Definition of SWOT analysis and the principles on which it is based
The idea of balancing strength and weakness in relation to the analysis of the company's activities is not new, but in the 1970s a new method appeared (its author is Albert Humphrey) to supplement the method with the study of factors related to external and internal influence. This is how SWOT analysis of companies appeared, which helps not only to determine all positive and negative factors, but also the levels of their impact. Knowing the opportunities and threats helps to predict the consequences of their influence.
SWOT analysis is a method of assessing a company. But it can be kazakhstan mobile database applied to a product, to a business idea. If you have enough information, you can use it to analyze competitors.

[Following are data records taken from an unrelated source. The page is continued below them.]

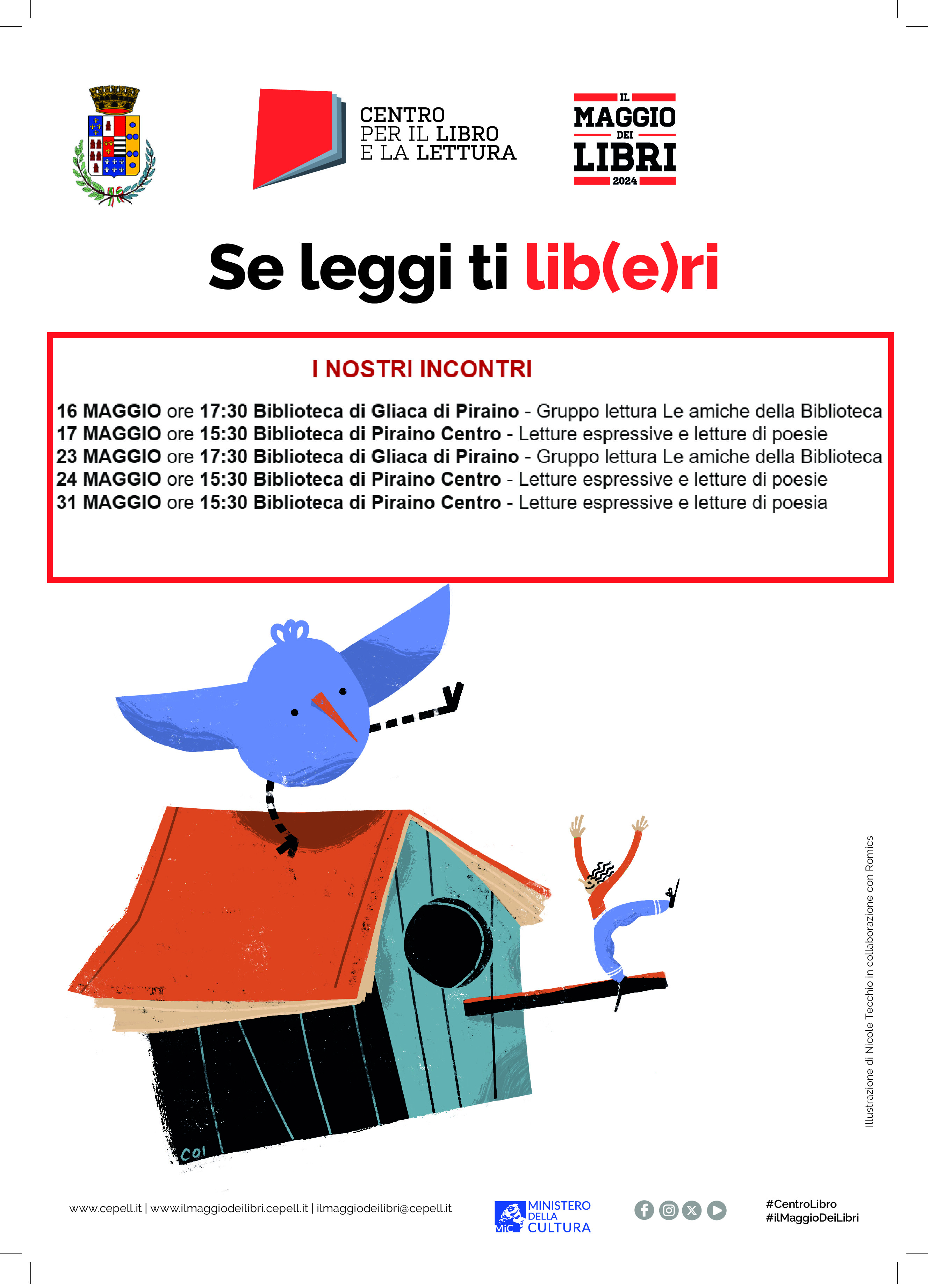 CENTRO PER IL LIBRO E LA LETTURA

IL MAGGIO DEI LIBRI 2024

Se leggi ti lib(e)ri

I NOSTRI INCONTRI

16 MAGGIO ore 17:30 Biblioteca di Gliaca di Piraino - Gruppo lettura Le amiche della Biblioteca
17 MAGGIO ore 15:30 Biblioteca di Piraino Centro - Letture espressive e letture di poesie
23 MAGGIO ore 17:30 Biblioteca di Gliaca di Piraino - Gruppo lettura Le amiche della Biblioteca
24 MAGGIO ore 15:30 Biblioteca di Piraino Centro - Letture espressive e letture di poesie
31 MAGGIO ore 15:30 Biblioteca di Piraino Centro - Letture espressive e letture di poesia

COI

Illustrazione di Nicole Tecchio in collaborazione con Romics

www.cepell.it | www.ilmaggiodeilibri.cepell.it | ilmaggiodeilibri@cepell.it

MiC MINISTERO DELLA CULTURA

#CentroLibro
#ilMaggioDeiLibri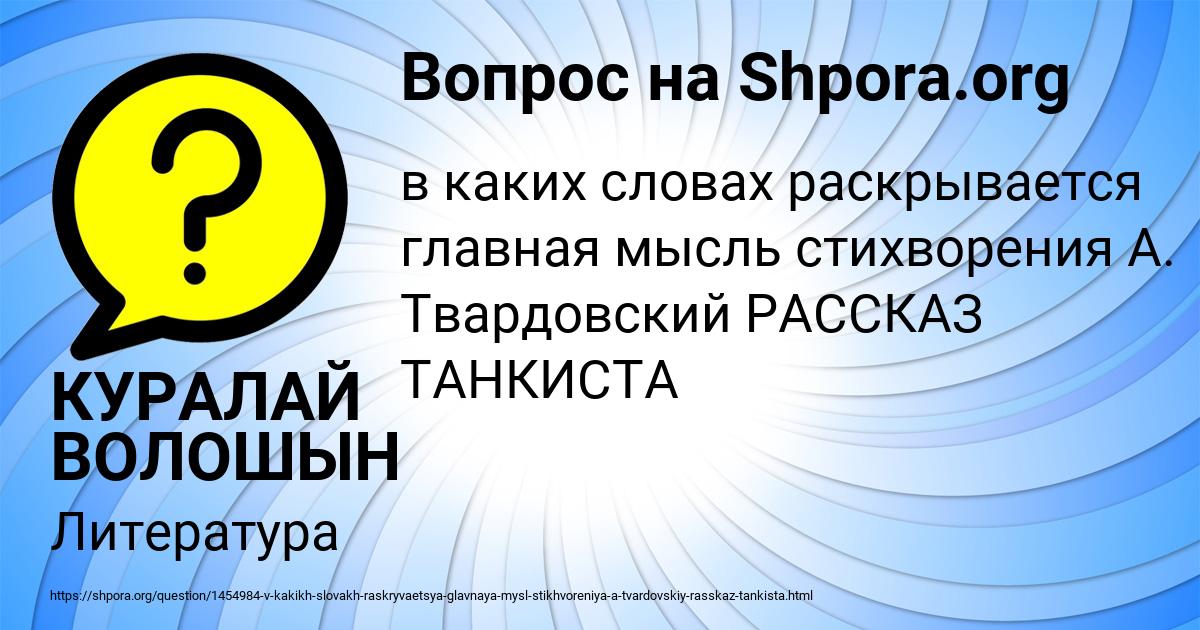 Вопрос на Shpora.org

?

в каких словах раскрывается главная мысль стихворения А. Твардовский РАССКАЗ ТАНКИСТА

КУРАЛАЙ ВОЛОШЫН

Литература

https://shpora.org/question/1454984-v-kakikh-slovakh-raskryvaetsya-glavnaya-mysl-stikhvoreniya-a-tvardovskiy-rasskaz-tankista.html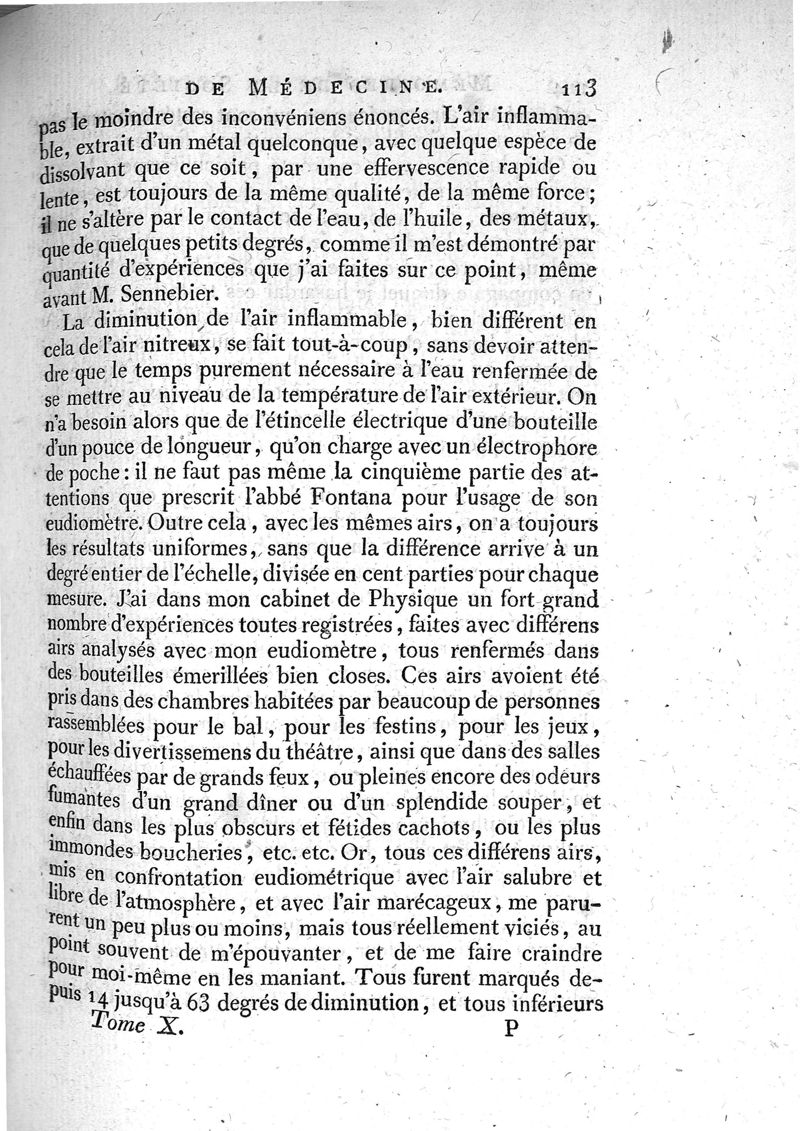 DE MÉDECINE. 113

pas le moindre des inconvéniens énoncés. L'air inflammable, extrait d'un métal quelconque, avec quelque espèce de dissolvant que ce soit, par une effervescence rapide ou lente, est toujours de la même qualité, de la même force; il ne s'altère par le contact de l'eau, de l'huile, des métaux, que de quelques petits degrés, comme il m'est démontré par quantité d'expériences que j'ai faites sur ce point, même avant M. Sennebier.

La diminution de l'air inflammable, bien différent en cela de l'air nitreux, se fait tout-à-coup, sans devoir attendre que le temps purement nécessaire à l'eau renfermée de se mettre au niveau de la température de l'air extérieur. On n'a besoin alors que de l'étincelle électrique d'une bouteille d'un pouce de longueur, qu'on charge avec un électrophore de poche: il ne faut pas même la cinquième partie des attentions que prescrit l'abbé Fontana pour l'usage de son eudiomètre. Outre cela, avec les mêmes airs, on a toujours les résultats uniformes, sans que la différence arrive à un degré entier de l'échelle, divisée en cent parties pour chaque mesure. J'ai dans mon cabinet de Physique un fort grand nombre d'expériences toutes registrées, faites avec différens airs analysés avec mon eudiomètre, tous renfermés dans des bouteilles émerillées bien closes. Ces airs avoient été pris dans des chambres habitées par beaucoup de personnes rassemblées pour le bal, pour les festins, pour les jeux, pour les divertissemens du théâtre, ainsi que dans des salles échauffées par de grands feux, ou pleines encore des odeurs fumantes d'un grand dîner ou d'un splendide souper, et enfin dans les plus obscurs et fétides cachots, ou les plus immondes boucheries, etc. etc. Or, tous ces différens airs, mis en confrontation eudiométrique avec l'air salubre et libre de l'atmosphère, et avec l'air marécageux, me parurent un peu plus ou moins, mais tous réellement viciés, au point souvent de m'épouvanter, et de me faire craindre pour moi-même en les maniant. Tous furent marqués depuis 14 jusqu'à 63 degrés de diminution, et tous inférieurs

Tome X. P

How the SWOT analysis matrix works
This method involves constructing a matrix, the components of which are encrypted in the abbreviation:
S - strengths, these are all competitive advantages, factors due to which a company can increase sales and expand its presence in the market;
W — weaknesses (from Weakness), that is, shortcomings, what the company is inferior to its competitors in, all the factors that hinder its development;
O — opportunities (or Opportunities), those factors that are related to business development or the competitive environment, which the business cannot directly influence, but uses for its own purposes (for example, the emergence of digital technologies that it can implement);
T — threats (or Treats), and these are external factors that do not depend on the decisions made by the company's management; this is how they differ from weaknesses, with which the company's management can do something.